[Entries shown Boundary: Start]

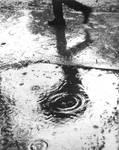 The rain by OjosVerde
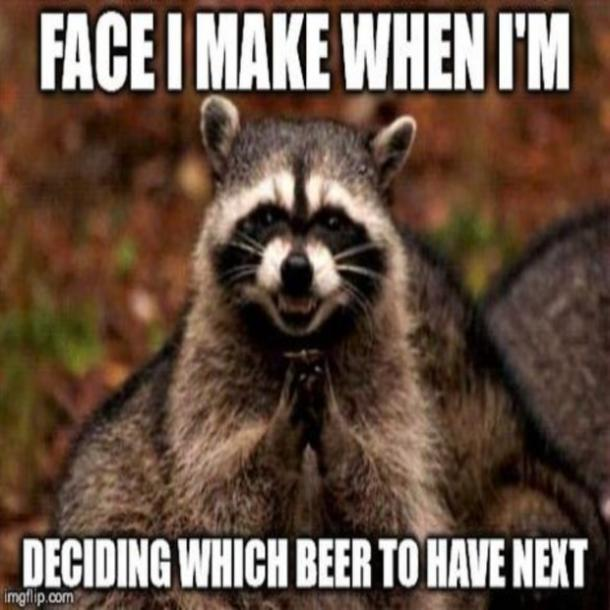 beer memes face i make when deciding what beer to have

[Entries shown Boundary: End]
[Entries shown Boundary: Start]

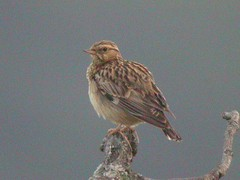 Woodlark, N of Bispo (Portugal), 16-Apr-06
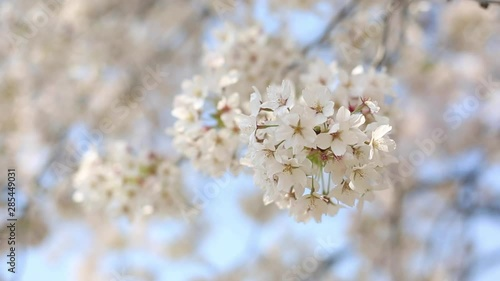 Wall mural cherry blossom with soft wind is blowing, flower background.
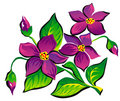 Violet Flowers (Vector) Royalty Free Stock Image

[Entries shown Boundary: End]
[Entries shown Boundary: Start]

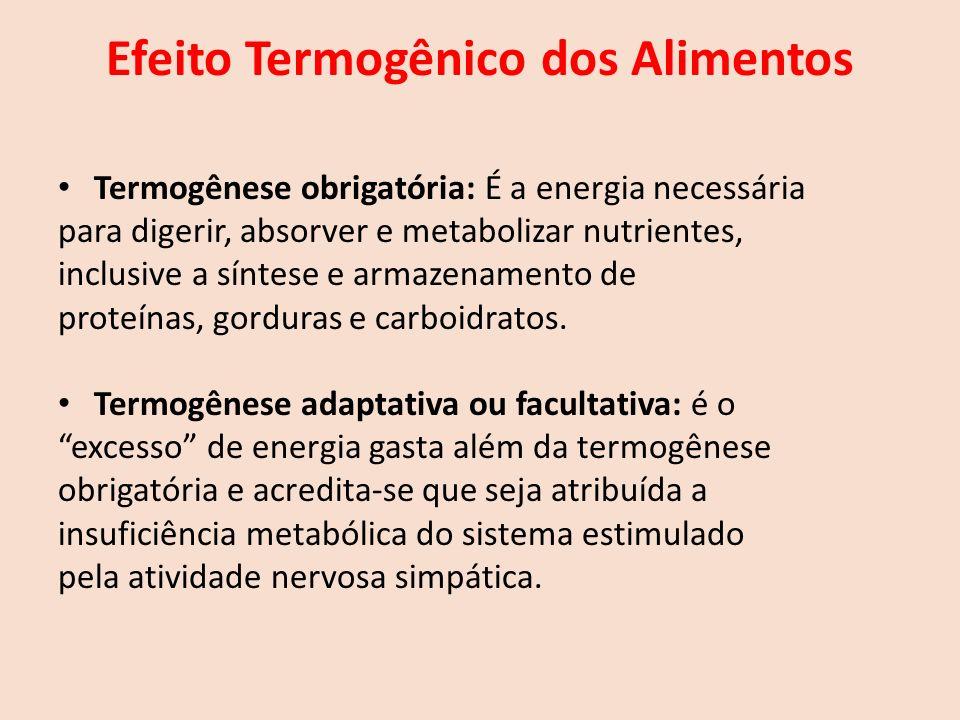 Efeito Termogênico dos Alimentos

[Entries shown Boundary: End]

In the data above, find the line containing "Wall mural cherry" and the line containing "Violet Flowers (Vector)". Repeat those two lines and everything between them exactly, minus the pictures.

 Wall mural cherry blossom with soft wind is blowing, flower background.
 Violet Flowers (Vector) Royalty Free Stock Image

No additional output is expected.